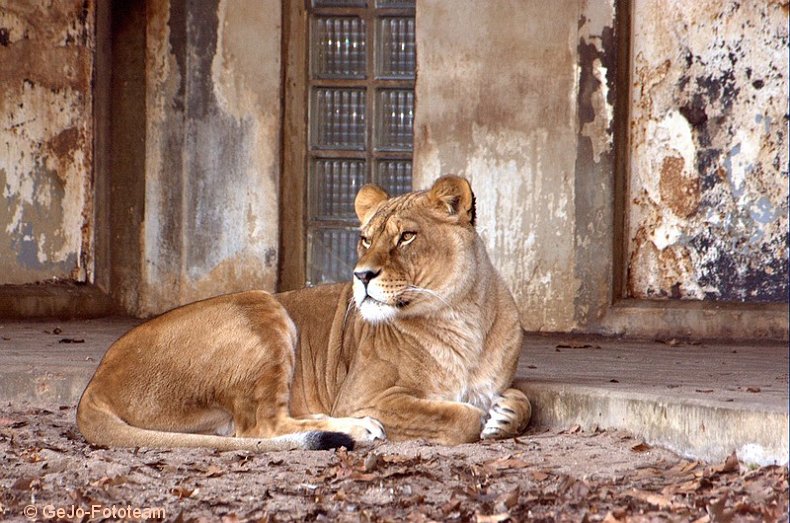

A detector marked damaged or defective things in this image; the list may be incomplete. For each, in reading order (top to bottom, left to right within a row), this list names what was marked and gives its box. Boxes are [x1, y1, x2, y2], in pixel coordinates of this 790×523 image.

peeling plaster [0, 1, 94, 286]
rusty streak on wall [0, 0, 95, 284]
cracked wall [0, 1, 95, 286]
rusty streak on wall [628, 0, 788, 302]
cracked wall [628, 0, 788, 302]
peeling plaster [628, 0, 788, 302]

* * *

EXERCISE GOAL
Pictures in the records above are not copied; print everything else exactly.

RESULT FOR THIS TASK
A detector marked damaged or defective things in this image; the list may be incomplete. For each, in reading order (top to bottom, left to right within a row), this list names what was marked and gives its box. Boxes are [x1, y1, x2, y2], in pixel coordinates of this 790×523 image.

peeling plaster [0, 1, 94, 286]
rusty streak on wall [0, 0, 95, 284]
cracked wall [0, 1, 95, 286]
rusty streak on wall [628, 0, 788, 302]
cracked wall [628, 0, 788, 302]
peeling plaster [628, 0, 788, 302]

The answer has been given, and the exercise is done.